▸ **CONSIGNE 1**: Résumez en deux phrases le paragraphe de l'extrait sur les robots qui commence par « C’est une tendance lourde », en conservant ses faits principaux.

▸ **EXTRAIT DU TEXTE**:
⁂

C’est une tendance lourde que consacrent déjà d’autres salons. Si les objets connectés inscrivent davantage leur action dans le reporting d’une situation, les robots activent le « faire ». L’Homo-Faber se réifie à travers l’Homo-Numericus. Là-aussi, il s’agit d’un beau paradoxe! Car dans ce « faire », il convient de distinguer l’actif du passif.

– L’actif, c’est par exemple, l’aide aux personnes âgées dont on peut difficilement contester le bienfondé à condition de ne pas évincer les potentialités liées à l’emploi salarié.
– Le passif, se conjugue avec le ludique et le confort. C’est une solution de facilité qui peut encourager l’oisiveté quand, évidemment, il ne réduit pas la pénibilité.

Les robots ouvrent des perspectives sociétales nouvelles dans le registre juridique et le domaine de la responsabilité.

⁂

▸ **ENREGISTREMENTS AFFICHÉS**:
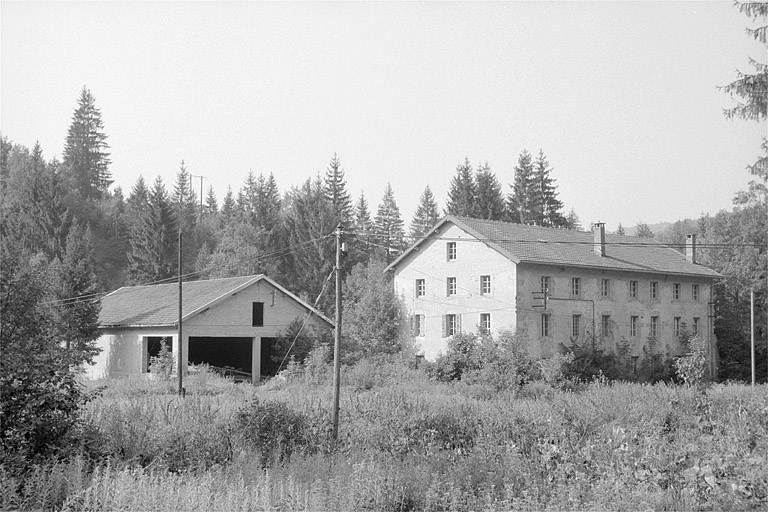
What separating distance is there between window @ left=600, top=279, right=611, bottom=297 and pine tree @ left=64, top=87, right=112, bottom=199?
52443mm

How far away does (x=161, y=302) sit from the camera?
138 feet

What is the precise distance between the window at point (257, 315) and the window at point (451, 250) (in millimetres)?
11845

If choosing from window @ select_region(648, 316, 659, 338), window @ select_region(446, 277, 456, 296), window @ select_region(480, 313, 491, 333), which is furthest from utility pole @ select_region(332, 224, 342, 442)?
window @ select_region(648, 316, 659, 338)

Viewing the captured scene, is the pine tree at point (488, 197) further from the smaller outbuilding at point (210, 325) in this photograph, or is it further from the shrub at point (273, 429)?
the shrub at point (273, 429)

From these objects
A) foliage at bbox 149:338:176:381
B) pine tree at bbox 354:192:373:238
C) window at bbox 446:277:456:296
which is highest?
pine tree at bbox 354:192:373:238

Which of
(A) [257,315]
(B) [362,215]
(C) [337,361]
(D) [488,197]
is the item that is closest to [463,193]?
(D) [488,197]

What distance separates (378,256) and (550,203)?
665 inches

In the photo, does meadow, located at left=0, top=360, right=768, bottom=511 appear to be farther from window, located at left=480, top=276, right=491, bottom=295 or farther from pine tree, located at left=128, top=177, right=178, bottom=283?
pine tree, located at left=128, top=177, right=178, bottom=283

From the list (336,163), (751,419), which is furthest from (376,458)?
(336,163)

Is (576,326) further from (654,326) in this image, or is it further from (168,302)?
(168,302)

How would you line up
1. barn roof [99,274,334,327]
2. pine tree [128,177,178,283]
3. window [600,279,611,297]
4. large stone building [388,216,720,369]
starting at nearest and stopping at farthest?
barn roof [99,274,334,327] → large stone building [388,216,720,369] → window [600,279,611,297] → pine tree [128,177,178,283]

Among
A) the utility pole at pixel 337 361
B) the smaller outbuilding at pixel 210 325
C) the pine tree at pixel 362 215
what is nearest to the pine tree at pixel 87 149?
the pine tree at pixel 362 215

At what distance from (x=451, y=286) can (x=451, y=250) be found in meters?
2.14

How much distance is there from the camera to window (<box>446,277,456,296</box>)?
150ft
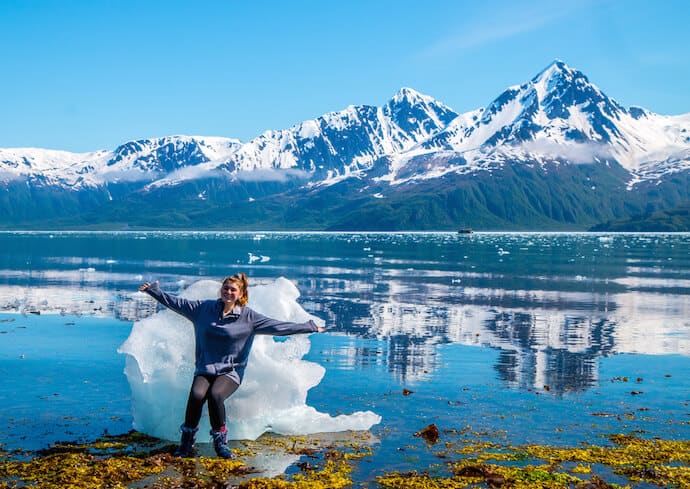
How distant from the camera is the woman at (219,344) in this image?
1339cm

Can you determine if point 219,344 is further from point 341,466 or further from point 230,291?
point 341,466

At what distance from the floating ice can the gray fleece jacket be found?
1173 millimetres

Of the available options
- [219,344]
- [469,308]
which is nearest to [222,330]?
[219,344]

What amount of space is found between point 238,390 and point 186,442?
1801mm

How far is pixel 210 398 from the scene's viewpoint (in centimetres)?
1345

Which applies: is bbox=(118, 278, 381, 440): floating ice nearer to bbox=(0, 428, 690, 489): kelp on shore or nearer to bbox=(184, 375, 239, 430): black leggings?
bbox=(0, 428, 690, 489): kelp on shore

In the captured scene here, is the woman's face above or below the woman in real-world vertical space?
above

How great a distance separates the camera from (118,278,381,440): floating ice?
48.7ft

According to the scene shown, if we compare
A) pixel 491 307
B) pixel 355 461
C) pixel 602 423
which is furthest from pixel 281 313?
pixel 491 307

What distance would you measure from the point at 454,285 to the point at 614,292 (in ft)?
37.3

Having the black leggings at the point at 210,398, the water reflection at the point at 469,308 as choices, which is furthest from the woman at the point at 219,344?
the water reflection at the point at 469,308

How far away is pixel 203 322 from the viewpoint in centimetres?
1380

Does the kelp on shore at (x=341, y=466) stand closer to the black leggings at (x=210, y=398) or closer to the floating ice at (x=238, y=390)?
the floating ice at (x=238, y=390)

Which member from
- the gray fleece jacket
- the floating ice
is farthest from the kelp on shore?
the gray fleece jacket
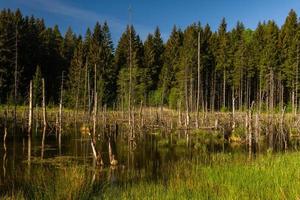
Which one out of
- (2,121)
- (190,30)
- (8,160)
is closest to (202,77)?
(190,30)

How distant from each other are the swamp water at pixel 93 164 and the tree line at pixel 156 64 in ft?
102

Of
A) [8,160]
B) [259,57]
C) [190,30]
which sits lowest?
[8,160]

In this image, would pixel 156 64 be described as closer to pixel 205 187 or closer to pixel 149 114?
pixel 149 114

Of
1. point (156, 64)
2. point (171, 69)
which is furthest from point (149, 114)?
point (156, 64)

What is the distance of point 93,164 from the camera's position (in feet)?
65.2

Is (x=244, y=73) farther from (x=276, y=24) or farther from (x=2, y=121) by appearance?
(x=2, y=121)

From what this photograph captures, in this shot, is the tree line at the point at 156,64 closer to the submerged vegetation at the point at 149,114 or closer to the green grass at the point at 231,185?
the submerged vegetation at the point at 149,114

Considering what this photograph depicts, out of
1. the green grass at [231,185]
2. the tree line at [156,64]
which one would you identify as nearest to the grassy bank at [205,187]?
the green grass at [231,185]

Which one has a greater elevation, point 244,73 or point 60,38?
point 60,38

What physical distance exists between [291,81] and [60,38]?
4685 cm

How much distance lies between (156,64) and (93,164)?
6415 cm

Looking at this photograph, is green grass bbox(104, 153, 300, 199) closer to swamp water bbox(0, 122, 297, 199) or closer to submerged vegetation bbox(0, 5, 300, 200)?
submerged vegetation bbox(0, 5, 300, 200)

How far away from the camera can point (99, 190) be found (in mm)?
12156

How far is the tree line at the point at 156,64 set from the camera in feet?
210
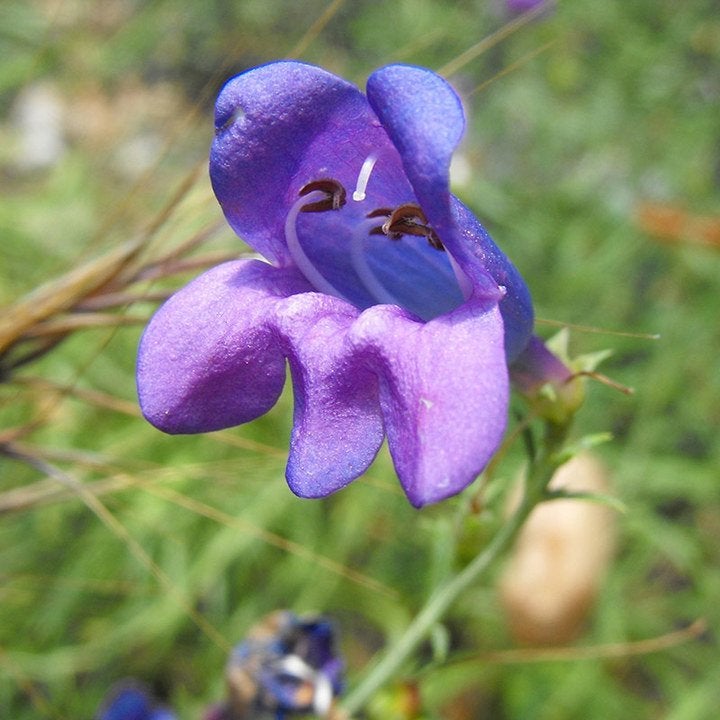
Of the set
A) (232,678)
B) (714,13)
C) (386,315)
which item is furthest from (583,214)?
(386,315)

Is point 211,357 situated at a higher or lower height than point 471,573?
higher

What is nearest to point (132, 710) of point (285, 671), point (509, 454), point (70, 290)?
point (285, 671)

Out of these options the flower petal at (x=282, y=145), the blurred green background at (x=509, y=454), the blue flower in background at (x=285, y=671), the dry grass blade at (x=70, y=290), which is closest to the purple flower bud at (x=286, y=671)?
the blue flower in background at (x=285, y=671)

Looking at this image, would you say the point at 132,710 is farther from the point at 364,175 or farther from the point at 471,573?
the point at 364,175

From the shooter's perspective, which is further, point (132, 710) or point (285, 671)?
point (132, 710)

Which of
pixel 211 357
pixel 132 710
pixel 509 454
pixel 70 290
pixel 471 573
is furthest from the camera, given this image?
pixel 509 454

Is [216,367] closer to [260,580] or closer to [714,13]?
[260,580]

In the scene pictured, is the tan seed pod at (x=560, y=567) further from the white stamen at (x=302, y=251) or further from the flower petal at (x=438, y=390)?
the flower petal at (x=438, y=390)

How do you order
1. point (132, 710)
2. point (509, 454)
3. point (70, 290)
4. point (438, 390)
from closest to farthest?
point (438, 390) → point (70, 290) → point (132, 710) → point (509, 454)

⁂

▸ **CONSIGNE 2**: Repérez dans les enregistrements chaque ligne où figure la chaîne « black » et recopiez-la. La casse doit être respectée.

▸ **RÉSULTAT FINAL 1**: D’autres salons consacrent déjà cette tendance lourde : alors que les objets connectés rendent surtout compte d’une situation, les robots activent le « faire », et l’Homo-Faber se réifie à travers l’Homo-Numericus. Ce beau paradoxe oblige à distinguer, dans ce « faire », l’actif du passif.

▸ **RÉSULTAT FINAL 2**:
Which applies: is bbox=(118, 278, 381, 440): floating ice nearer to bbox=(0, 428, 690, 489): kelp on shore or nearer to bbox=(184, 375, 239, 430): black leggings?
Having the black leggings at the point at 210,398, the water reflection at the point at 469,308 as choices, which is furthest from the woman at the point at 219,344?
Does the kelp on shore at (x=341, y=466) stand closer to the black leggings at (x=210, y=398) or closer to the floating ice at (x=238, y=390)?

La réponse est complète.